Kemudian karena penasaran dengan bentuk visual dari perahu lencang kuning tersebut kami bertanya bagaimana kah bentuknya. Tanpa sepatah dua kata, beliau berdiri dan berjalan menuju kamarnya. Kami bingung dan saling bertatapan, apakah kami salah bicara? Tak lama kemudian Datuk Dang keluar dengan membawa kertas putih dan sebuah pena. Ternyata Datuk Dang merupakan seniman lukis yang mahir menjawab pertanyaan dengan sebuah gambar. Terdapat beberapa gambar seperti peta Muara Sabak, Perahu Lencang Kuning, Kelung (Perisai) yang menyerupai buaya kuning dan berisi berbagai macam kue, hingga kapal pinisi (bugis) pada agresi belanda II. Bergantian kami memperhatikan gambar-gambar tersebut sebagai perwakilan jawaban dari pertanyaan yang kami lontarkan. Bergetar rasanya hati ini mendengar cerita Datuk Dang dan melihat lukisan-lukisan detail yang merupakan hasil karya tangannya sendiri.
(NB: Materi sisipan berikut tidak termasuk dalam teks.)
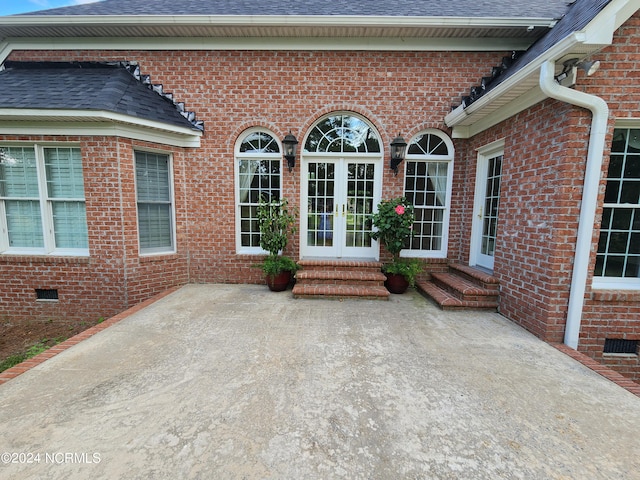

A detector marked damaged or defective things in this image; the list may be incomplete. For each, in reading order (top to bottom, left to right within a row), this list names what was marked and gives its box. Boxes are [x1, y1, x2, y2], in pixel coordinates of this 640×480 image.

cracked concrete surface [1, 284, 640, 478]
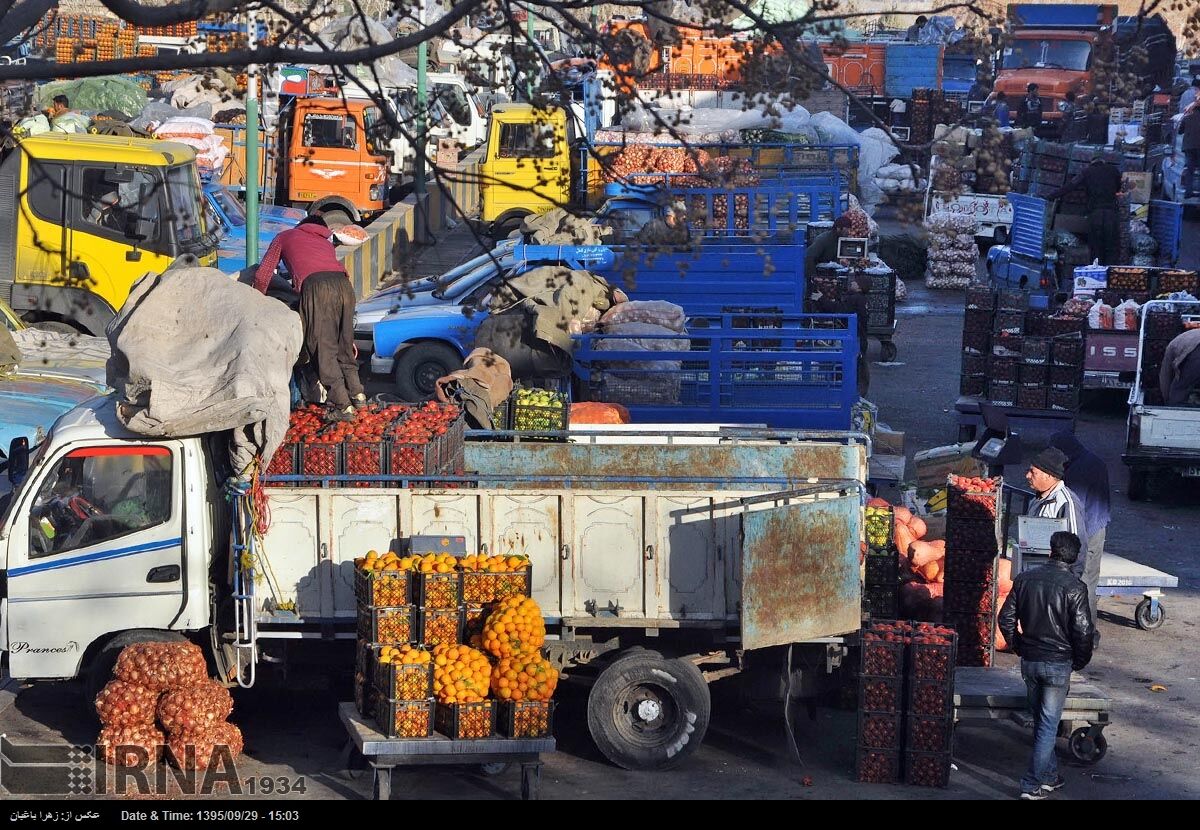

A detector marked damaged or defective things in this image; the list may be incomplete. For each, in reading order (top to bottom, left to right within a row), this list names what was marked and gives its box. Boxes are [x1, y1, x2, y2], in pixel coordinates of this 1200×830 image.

rusty metal panel [463, 443, 868, 489]
rusty metal panel [739, 491, 864, 647]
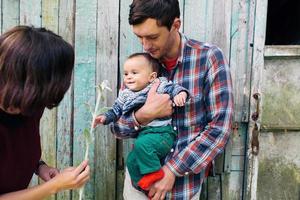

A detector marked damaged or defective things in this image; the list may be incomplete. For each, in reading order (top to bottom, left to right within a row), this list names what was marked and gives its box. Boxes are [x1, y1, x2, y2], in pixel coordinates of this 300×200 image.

peeling green paint [258, 158, 300, 200]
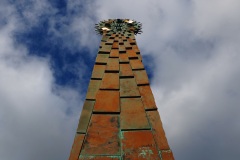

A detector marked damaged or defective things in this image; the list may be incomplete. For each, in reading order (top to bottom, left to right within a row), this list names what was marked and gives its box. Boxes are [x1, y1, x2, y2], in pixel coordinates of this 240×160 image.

rusty orange stone [68, 134, 85, 160]
rusty orange stone [77, 100, 95, 133]
rusty orange stone [80, 114, 121, 156]
rusty orange stone [94, 90, 120, 112]
rusty orange stone [100, 73, 119, 89]
rusty orange stone [120, 78, 141, 97]
rusty orange stone [121, 97, 149, 130]
rusty orange stone [121, 131, 160, 159]
rusty orange stone [138, 85, 157, 110]
rusty orange stone [146, 110, 171, 151]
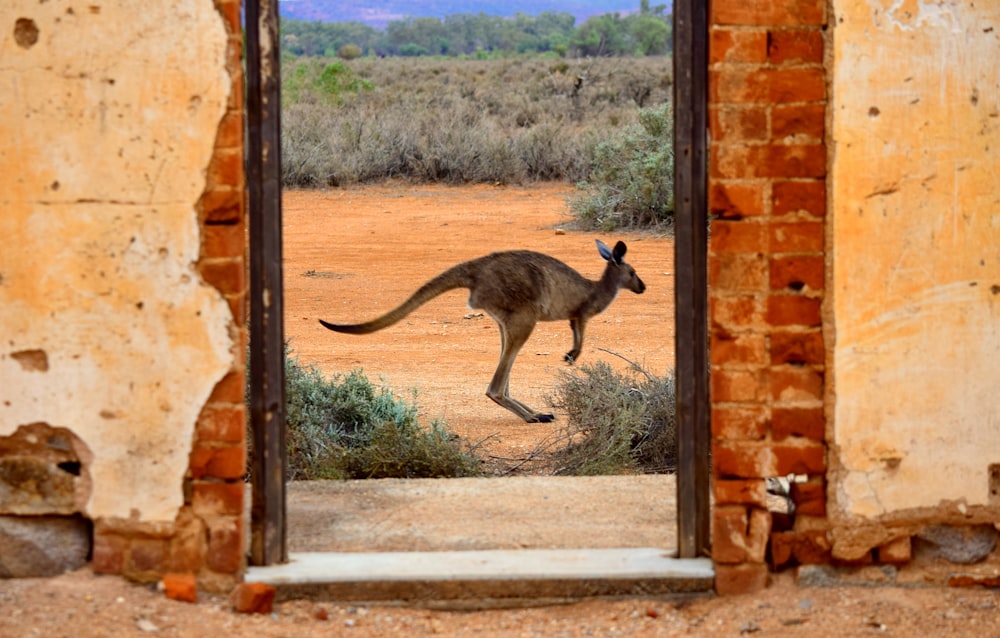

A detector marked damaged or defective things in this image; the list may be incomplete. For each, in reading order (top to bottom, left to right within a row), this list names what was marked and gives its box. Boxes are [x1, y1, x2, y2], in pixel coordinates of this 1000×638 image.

cracked plaster wall [0, 1, 232, 524]
cracked plaster wall [828, 2, 1000, 524]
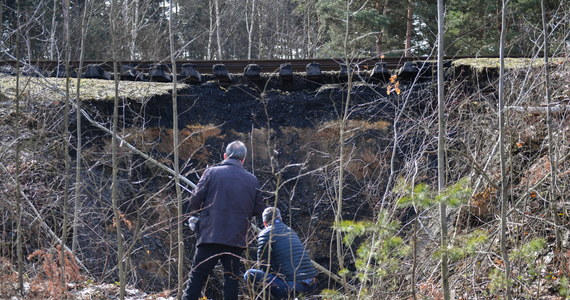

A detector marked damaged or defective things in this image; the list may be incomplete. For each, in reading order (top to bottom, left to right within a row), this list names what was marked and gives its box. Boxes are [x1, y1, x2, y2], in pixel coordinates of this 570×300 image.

damaged railway embankment [0, 57, 564, 298]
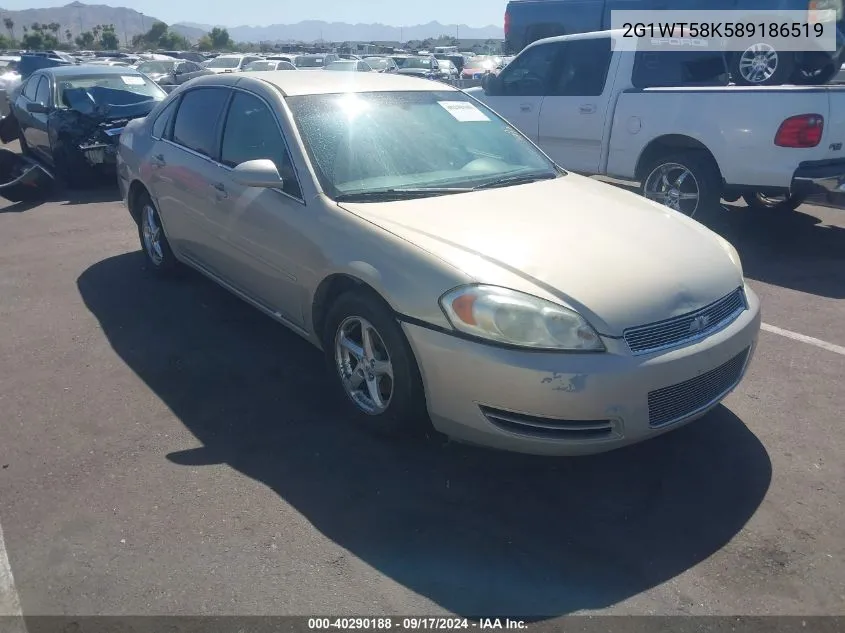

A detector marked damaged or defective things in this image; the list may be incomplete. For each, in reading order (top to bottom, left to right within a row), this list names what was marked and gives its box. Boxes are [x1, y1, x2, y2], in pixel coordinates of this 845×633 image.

minor front damage [51, 87, 158, 170]
minor front damage [0, 146, 54, 201]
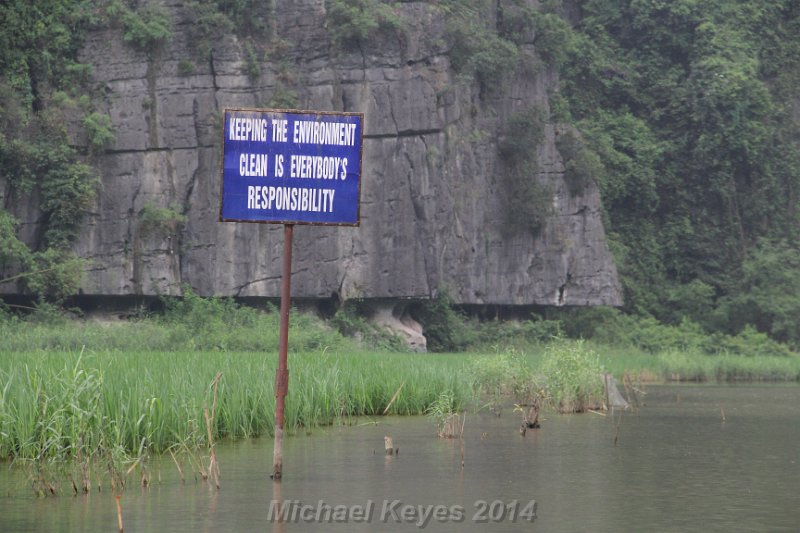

Haus, lapar dan kegerahan yang kami rasakan rasanya terbayarkan dengan semua cerita, ilmu serta pengalaman yang kami dapatkan hari itu. Waktu menunjuk kan pukul 15.00 WIB. Sebelum pulang kami berjalan mengelilingi Desa Teluk Majelis sambil melihat rumah-rumah tua yang masih kokoh berdiri untuk menutup perjalanan kali ini. Pengalaman itu selalu membekas dimemoriku, Desa Teluk Majelis dan semua cerita berharga dibalik perjuangan menjalankan ibadah puasa.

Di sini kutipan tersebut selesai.